(Invited) Radiation-Induced Defect Mechanisms in GaN HEMTs
AlGaN/GaN HEMT epitaxial layers were grown on Si substrates by metal organic chemical vapor deposition (MOCVD). The GaN buffer layer is >1 μm and the AlxGa1-xN (x=27%) barrier layer is 17 nm thick. HEMTs were exposed to 2 MeV protons at room temperature in a tandem Van de Graaff accelerator iteratively, up to a fluence of 6 x 1014 H+/cm2. I-V, C-V, and Hall measurements were performed to characterize the radiation-induced changes in HEMT performance, and high-resolution transmission electron microscopy (HRTEM) is used to identify radiation-induced defect mechanisms.
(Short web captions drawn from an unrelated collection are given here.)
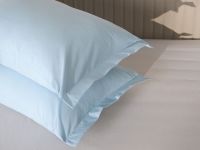 Комплект наволочек Ангел с ушками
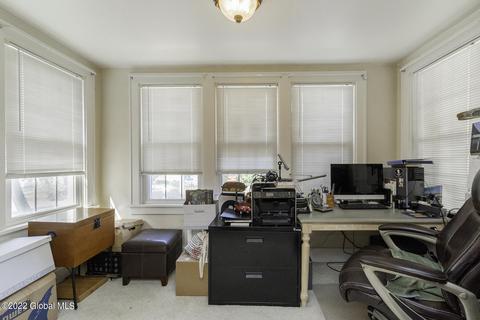 1148 Garner Ave, Schenectady, NY 12309 photo 11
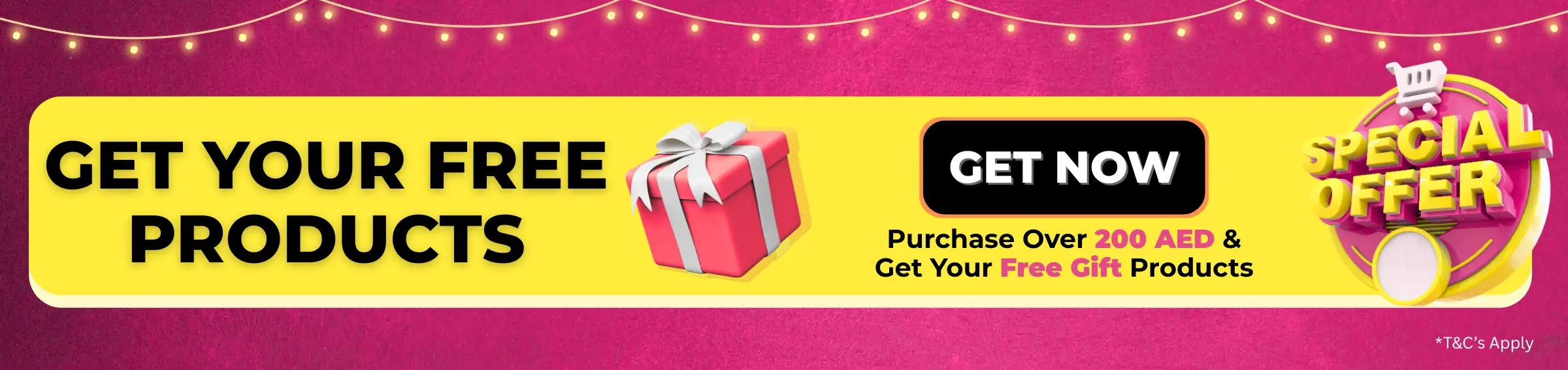 crzydeals
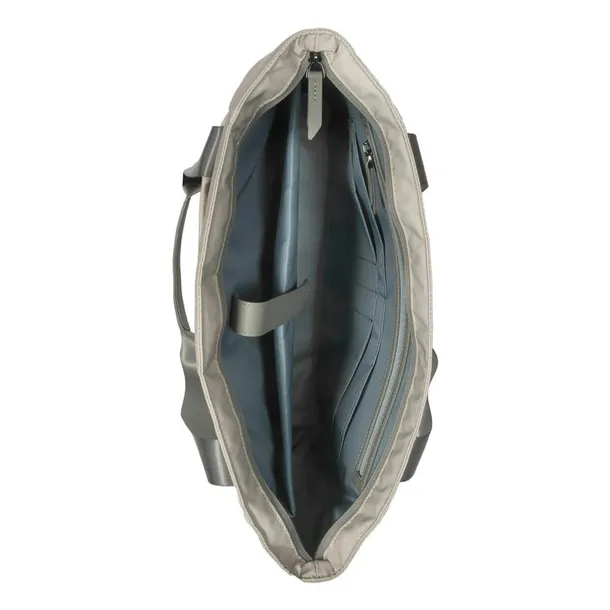 torba-na-laptopa-targus-16-bezowy-kod-producenta-tba00113gl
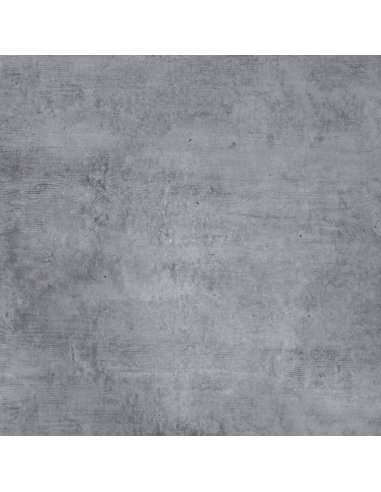 Bordsskiva 70x70cm, City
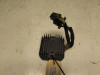 Regulator rectifier  Suzuki Madura 1200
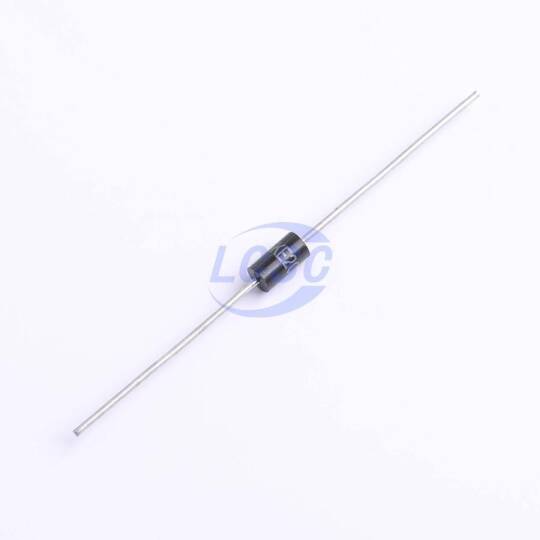 RUILON P6KE20CA - 2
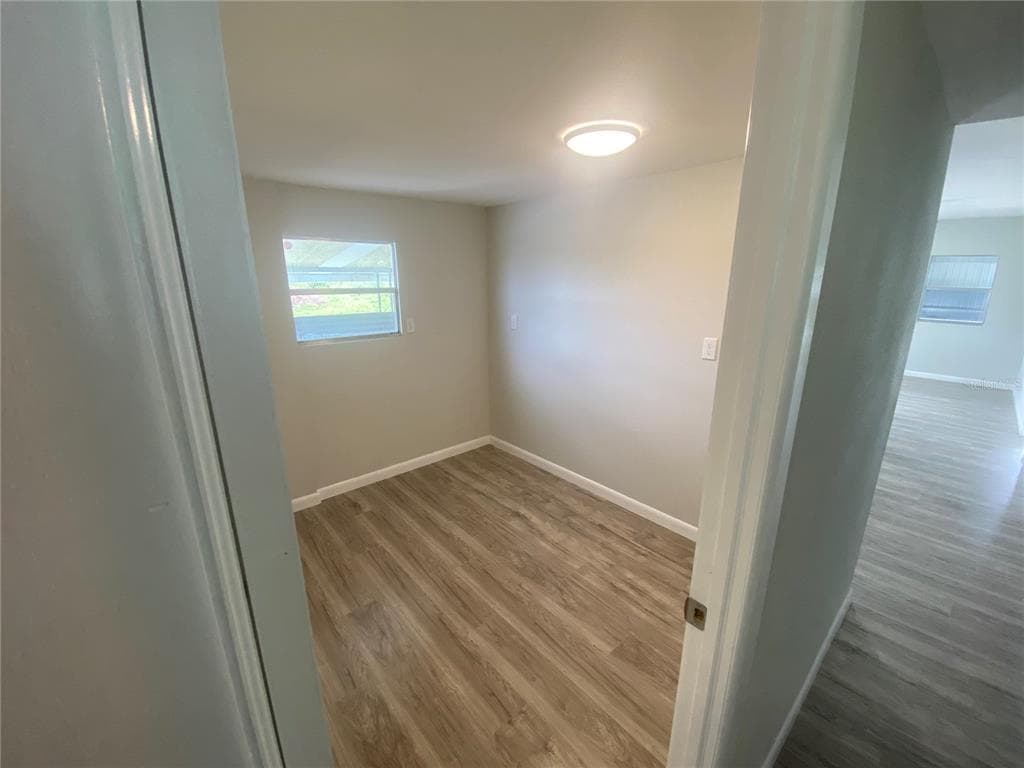 6841 OSPREY LANE photo 18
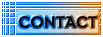 03h60104.gif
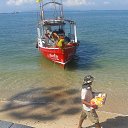  ,  -  4  2014    2014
Bombardment of 2 MeV protons causes a uniform distribution of vacancies, interstitials, and Frenkel pairs, with minimal larger damage cascades. The stopping range of 2 MeV is much larger than the epitaxial GaN thickness. The AlGaN/GaN interface of an as-fabricated HEMT has an abrupt junction between the AlGaN and GaN. However, after irradiation, atomic recoil of displaced atoms results in intermixing of the AlGaN and GaN layers. The irradiated HEMT has an increased surface roughness. Since the AlGaN/GaN interface is where the two-dimensional electron gas (2DEG) forms, the surface roughness impacts the 2DEG mobility. The Hall mobility measured on Van der Pauw structures begins to degrade at a fluence of 5 x 1013 H+/cm2. This mobility degradation is attributed to the increase in surface roughness between the AlGaN and GaN layers. In addition, TEM analysis revealed where certain threading dislocations exist, that after proton irradiation, Ni from the Schottky Ni gate diffuses down into the dislocation. This impacts the HEMT performance by changing leakage paths, but also, voids were observed in the Ni gate, where the nickel had diffused into the semiconductor at the gate edges.